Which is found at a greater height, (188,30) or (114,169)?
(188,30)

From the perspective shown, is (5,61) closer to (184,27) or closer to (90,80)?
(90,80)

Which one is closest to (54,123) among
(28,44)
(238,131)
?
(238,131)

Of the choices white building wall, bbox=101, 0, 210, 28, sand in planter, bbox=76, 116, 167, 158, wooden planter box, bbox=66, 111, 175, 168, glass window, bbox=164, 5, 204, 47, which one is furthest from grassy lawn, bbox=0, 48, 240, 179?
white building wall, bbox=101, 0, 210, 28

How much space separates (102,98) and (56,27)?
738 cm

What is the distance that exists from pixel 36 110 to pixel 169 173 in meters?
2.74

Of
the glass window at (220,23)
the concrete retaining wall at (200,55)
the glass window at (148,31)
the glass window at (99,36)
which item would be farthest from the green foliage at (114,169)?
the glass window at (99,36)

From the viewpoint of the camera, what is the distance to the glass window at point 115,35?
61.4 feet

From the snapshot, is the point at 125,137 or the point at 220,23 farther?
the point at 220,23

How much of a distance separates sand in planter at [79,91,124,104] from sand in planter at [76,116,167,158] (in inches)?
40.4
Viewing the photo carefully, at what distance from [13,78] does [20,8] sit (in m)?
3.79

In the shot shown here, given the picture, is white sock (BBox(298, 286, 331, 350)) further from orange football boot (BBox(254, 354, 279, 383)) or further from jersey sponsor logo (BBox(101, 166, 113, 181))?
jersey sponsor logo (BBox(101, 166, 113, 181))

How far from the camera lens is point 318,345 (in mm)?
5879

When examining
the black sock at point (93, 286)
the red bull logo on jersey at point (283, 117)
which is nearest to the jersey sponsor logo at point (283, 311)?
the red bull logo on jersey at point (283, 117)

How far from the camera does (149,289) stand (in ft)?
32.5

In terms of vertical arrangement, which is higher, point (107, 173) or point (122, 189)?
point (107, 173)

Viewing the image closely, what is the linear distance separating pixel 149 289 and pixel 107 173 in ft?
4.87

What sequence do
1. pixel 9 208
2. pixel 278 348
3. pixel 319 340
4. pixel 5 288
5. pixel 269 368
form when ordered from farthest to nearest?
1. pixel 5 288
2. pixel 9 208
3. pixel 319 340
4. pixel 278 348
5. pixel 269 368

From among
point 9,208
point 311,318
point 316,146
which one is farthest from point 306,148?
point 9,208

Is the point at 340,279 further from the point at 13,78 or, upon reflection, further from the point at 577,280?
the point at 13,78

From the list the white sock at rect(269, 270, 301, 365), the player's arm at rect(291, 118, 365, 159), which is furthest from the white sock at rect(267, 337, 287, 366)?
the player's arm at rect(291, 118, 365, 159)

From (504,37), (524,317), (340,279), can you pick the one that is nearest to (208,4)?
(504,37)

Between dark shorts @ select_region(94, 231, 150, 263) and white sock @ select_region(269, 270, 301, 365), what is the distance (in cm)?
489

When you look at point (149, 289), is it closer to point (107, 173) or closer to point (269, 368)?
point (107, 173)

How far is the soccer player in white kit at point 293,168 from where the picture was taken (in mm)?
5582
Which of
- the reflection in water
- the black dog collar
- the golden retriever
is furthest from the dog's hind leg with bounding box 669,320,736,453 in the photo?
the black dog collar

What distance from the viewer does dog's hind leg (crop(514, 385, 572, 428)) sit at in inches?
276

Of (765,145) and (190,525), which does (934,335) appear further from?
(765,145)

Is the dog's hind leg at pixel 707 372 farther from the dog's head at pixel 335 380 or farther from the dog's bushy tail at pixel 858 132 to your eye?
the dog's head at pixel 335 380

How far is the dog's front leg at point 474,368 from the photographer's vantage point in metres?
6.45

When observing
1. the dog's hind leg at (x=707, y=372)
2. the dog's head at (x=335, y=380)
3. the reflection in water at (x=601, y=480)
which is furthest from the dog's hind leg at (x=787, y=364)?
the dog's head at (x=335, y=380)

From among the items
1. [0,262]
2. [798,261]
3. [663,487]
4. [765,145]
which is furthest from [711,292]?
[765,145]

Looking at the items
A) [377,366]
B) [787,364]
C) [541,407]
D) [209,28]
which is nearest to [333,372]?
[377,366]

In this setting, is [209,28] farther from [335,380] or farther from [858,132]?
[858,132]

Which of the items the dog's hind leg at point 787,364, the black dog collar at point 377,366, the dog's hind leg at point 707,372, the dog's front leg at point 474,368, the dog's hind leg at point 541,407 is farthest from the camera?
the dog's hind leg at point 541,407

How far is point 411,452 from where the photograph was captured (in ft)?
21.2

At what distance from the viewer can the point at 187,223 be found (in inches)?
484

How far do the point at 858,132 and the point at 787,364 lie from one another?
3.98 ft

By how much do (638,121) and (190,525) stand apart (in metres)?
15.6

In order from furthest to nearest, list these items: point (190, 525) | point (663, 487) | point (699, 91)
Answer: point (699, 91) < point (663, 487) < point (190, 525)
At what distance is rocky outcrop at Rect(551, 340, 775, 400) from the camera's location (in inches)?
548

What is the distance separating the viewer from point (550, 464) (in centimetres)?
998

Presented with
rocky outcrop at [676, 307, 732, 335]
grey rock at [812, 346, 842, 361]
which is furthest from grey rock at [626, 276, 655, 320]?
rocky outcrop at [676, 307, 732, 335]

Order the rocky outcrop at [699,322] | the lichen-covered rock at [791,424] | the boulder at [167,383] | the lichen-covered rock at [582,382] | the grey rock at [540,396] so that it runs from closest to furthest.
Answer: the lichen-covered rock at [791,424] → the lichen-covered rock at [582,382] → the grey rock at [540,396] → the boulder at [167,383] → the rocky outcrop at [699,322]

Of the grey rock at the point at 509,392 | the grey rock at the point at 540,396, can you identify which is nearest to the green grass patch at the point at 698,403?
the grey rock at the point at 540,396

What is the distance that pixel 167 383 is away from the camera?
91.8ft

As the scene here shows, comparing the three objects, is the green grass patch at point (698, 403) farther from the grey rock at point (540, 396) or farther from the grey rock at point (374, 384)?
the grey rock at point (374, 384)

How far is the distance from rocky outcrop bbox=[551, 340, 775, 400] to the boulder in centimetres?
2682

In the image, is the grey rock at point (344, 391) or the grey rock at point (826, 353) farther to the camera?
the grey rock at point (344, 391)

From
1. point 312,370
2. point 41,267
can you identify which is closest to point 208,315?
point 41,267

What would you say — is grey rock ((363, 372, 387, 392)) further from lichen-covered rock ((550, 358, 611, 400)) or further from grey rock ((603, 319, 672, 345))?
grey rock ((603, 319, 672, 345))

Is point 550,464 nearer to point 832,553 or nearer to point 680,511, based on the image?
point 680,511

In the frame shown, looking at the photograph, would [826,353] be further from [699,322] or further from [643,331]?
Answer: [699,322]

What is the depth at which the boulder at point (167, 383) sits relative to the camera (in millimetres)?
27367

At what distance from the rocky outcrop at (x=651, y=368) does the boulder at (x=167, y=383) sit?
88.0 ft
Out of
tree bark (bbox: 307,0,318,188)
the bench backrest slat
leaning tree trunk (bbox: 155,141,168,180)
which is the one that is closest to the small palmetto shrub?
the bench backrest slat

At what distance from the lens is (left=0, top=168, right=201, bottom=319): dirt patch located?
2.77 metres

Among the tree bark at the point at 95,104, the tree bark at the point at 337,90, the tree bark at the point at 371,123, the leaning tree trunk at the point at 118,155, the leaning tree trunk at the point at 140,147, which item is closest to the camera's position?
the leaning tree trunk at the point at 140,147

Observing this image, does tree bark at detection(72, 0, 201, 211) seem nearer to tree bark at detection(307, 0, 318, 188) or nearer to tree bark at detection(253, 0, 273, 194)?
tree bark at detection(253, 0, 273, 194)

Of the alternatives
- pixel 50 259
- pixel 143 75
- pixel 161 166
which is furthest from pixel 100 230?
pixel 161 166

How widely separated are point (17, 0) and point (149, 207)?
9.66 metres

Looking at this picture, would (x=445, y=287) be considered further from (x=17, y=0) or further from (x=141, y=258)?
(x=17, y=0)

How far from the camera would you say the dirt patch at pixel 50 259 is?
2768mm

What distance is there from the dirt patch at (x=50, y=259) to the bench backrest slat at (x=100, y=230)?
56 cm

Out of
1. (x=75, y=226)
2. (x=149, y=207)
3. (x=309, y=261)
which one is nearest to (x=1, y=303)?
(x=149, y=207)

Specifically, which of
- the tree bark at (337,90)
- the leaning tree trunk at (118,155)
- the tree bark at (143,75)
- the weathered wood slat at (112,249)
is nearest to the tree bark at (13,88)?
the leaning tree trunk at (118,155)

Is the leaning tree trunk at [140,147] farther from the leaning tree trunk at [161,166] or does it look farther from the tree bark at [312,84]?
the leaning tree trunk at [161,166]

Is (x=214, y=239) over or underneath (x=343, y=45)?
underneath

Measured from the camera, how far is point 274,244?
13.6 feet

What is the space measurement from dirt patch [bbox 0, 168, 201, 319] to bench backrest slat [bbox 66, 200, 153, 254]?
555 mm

◆ ◆ ◆ ◆ ◆ ◆ ◆

## Set exercise
Reproduce the material from the line containing "Is (x=214, y=239)" through the end of the material, swapping "dirt patch" for "soil patch" and leaving everything else unchanged.

## Output of the exercise
Is (x=214, y=239) over or underneath (x=343, y=45)?
underneath

Measured from the camera, how far is point 274,244?
13.6 feet

What is the space measurement from soil patch [bbox 0, 168, 201, 319] to bench backrest slat [bbox 66, 200, 153, 254]?
555 mm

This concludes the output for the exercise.